Tudo me parecia cinza, esparso e também estranho. E o mesmo acontecia com os dias, com as músicas, com a sua face iluminada em um filme noir clássico e impecável. Também as estrelas, o céu sufocante e infinito, o amor que nos aprisiona debaixo das principais constelações, anjos e Beethoven à parte.
Eu via tudo isso e tudo isso me parecia cinza, eu pensava, isso também está dentro de mim, enquanto eu caminho soturno pelos bares e avenidas, respiro, transbordo cambaleante pela superficialidade das coisas.

domingo, junho 24

Entre Bukowski e Rodrigues

 O rádio ainda ligado me dizia melodramático, às duas da manhã: “eu volto, volto para você”. E duas garrafas do pior uísque me juravam uma ressaca pela manhã. Mas eu não me sentia mal, ainda haviam cinco cigarros no bolso e a barba por fazer. E é engraçado porque o jornal atirado enfrente ao cabideiro, aberto na página dois dos classificados, com círculos em canetinhas guaxes e neons, é sempre do que eu mais me lembro.
 Na mesinha, um abajur classudo iluminava a madeira branca, o bico do tapete que era creme e o copo de água ao lado. Um tom baixo talvez em sépia me remetia coisas como um bar exclusivo e discreto na zona sul da capital, onde banqueiros, executivos, magnatas, sócios majoritários, milionários falidos e falsetes podiam compartilhar suas misérias e pecados silenciosamente ao som baixo do blues.

● **MATERIAL FORNECIDO**
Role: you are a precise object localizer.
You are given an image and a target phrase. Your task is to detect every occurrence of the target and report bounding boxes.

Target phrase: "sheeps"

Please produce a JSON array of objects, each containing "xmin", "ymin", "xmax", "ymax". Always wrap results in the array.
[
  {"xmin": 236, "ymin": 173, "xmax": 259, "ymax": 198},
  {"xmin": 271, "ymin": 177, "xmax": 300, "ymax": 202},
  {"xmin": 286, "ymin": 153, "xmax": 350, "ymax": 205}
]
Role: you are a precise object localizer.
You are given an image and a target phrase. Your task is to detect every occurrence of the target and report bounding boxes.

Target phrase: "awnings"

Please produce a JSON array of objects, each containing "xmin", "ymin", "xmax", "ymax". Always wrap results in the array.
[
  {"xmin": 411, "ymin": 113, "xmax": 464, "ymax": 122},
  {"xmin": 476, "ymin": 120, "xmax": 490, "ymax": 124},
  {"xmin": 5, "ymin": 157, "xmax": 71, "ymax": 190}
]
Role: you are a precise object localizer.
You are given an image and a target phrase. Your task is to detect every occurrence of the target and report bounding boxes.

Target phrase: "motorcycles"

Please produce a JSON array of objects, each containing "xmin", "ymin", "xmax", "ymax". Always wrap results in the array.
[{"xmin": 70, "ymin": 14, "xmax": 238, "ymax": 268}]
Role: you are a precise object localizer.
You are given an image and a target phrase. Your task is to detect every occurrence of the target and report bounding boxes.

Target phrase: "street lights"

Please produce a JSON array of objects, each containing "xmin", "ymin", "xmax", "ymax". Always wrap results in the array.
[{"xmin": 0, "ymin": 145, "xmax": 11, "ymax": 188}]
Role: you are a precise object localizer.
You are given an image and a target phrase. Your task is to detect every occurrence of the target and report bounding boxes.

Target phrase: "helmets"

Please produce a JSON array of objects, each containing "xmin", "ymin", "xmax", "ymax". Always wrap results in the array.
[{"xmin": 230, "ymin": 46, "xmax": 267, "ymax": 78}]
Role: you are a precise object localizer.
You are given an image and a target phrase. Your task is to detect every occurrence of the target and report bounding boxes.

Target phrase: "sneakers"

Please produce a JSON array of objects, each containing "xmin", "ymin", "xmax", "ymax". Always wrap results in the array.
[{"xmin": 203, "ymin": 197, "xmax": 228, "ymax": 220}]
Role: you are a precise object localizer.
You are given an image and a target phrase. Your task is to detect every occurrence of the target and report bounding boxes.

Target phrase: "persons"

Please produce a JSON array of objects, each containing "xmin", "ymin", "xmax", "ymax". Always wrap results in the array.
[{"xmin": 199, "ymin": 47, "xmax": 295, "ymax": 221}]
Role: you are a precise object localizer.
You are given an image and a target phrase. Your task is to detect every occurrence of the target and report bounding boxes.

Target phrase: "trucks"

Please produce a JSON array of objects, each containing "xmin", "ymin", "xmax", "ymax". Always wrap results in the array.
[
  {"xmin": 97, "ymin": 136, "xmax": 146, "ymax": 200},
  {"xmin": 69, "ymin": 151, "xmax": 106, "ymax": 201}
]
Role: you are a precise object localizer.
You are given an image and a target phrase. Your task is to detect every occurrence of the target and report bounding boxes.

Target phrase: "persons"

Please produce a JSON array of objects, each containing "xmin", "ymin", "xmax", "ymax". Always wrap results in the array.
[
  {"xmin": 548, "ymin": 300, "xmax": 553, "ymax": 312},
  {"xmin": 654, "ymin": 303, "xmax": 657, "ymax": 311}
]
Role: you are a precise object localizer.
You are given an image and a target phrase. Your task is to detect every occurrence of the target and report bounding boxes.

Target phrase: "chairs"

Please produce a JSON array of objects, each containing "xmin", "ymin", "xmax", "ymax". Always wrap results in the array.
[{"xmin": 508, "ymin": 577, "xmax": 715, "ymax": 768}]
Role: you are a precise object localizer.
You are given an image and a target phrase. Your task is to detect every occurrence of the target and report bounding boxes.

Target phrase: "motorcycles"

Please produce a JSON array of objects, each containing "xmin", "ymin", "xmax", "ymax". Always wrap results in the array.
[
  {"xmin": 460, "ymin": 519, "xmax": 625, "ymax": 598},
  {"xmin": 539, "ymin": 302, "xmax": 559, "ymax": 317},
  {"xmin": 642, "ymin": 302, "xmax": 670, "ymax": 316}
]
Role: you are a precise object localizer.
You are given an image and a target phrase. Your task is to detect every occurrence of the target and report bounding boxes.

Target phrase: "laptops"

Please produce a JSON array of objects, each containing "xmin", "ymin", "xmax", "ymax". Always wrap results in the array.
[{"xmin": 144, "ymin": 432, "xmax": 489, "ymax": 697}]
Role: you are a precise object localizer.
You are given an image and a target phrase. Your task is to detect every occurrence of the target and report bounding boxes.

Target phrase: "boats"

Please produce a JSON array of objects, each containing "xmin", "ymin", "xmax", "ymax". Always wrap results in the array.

● **INSTRUÇÕES DAS TAREFAS**
1. Devolva, sem nenhuma alteração, a parte do trecho que vai de “Tudo me parecia” a “Beethoven à parte.”.
2. No trecho, quem podia compartilhar suas misérias e pecados no bar exclusivo da zona sul?
3. Continue o trecho sobre a madrugada com o rádio ligado e o uísque, a partir do ponto em que ele termina.
Os registros não têm relação nenhuma com o trecho.

● **RESPOSTAS EM ORDEM**
1.
Tudo me parecia cinza, esparso e também estranho. E o mesmo acontecia com os dias, com as músicas, com a sua face iluminada em um filme noir clássico e impecável. Também as estrelas, o céu sufocante e infinito, o amor que nos aprisiona debaixo das principais constelações, anjos e Beethoven à parte.

2. banqueiros, executivos, magnatas, sócios majoritários, milionários falidos e falsetes

3.
 Nessa mesma cena há um cantor no tablado corrido, de gravata, terno preto e paletó. Um copo também, remexido a cada dois minutos em companhia do microfone. Garçons que especulavam em círculos pelo salão esperando pelo braço que lhe fariam abaixar as cabeças e depois uma pequena caminhada, seguido prontamente de uma frase côrtes, algo como “Deseja algo, senhor?” e então “Sim, uma vodca com suco de laranja.” Ou talvez “Não, nada. Já não quero mais nada.” E o meu caso era sempre o primeiro quando o copo nada mais fazia do que dançar junto comigo o que eu não podia chorar com os outros. E também por isso, talvez, eu não me permitia sair antes de esvaziar dois litros e meio à minha frente.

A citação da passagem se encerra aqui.